* [Work to complete] Only the lines from the one containing "At what distance" through the end of the data below should be copied, each exactly as written and with both ends kept.

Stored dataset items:
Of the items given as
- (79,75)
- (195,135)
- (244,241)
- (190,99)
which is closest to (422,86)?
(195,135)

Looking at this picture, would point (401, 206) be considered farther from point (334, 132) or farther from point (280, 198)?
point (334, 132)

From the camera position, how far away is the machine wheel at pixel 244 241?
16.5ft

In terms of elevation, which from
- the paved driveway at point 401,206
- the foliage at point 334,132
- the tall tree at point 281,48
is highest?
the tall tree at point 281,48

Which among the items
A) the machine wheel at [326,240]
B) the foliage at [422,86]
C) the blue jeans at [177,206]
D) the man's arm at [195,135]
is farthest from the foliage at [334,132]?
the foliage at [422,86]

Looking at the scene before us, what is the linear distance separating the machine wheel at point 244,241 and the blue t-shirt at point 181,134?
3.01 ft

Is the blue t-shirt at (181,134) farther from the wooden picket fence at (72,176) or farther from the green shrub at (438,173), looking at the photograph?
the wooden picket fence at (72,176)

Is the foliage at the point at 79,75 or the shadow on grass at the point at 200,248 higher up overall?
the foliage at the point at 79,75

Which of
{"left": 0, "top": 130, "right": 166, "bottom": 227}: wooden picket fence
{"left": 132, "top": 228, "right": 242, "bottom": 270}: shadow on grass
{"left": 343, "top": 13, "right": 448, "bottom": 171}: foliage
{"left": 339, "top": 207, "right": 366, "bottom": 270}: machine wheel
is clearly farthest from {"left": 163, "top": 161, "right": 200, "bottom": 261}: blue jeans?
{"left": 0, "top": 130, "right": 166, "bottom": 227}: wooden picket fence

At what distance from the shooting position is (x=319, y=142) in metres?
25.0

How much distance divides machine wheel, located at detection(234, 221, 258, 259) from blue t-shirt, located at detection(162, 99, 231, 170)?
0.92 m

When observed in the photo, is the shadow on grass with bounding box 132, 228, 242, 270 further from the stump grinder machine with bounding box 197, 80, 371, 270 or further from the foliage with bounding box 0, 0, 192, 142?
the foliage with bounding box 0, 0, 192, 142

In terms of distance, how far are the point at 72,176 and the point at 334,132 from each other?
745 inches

* [Answer to this task]
At what distance from the shooting position is (x=319, y=142) in metres?
25.0

How much distance divides machine wheel, located at detection(234, 221, 258, 259) from blue t-shirt, located at detection(162, 99, 231, 170)?
0.92 m

When observed in the photo, is the shadow on grass with bounding box 132, 228, 242, 270 further from the stump grinder machine with bounding box 197, 80, 371, 270 or further from the foliage with bounding box 0, 0, 192, 142?
the foliage with bounding box 0, 0, 192, 142

In terms of distance, how far are the point at 72,176 and the point at 334,132 from each other?
745 inches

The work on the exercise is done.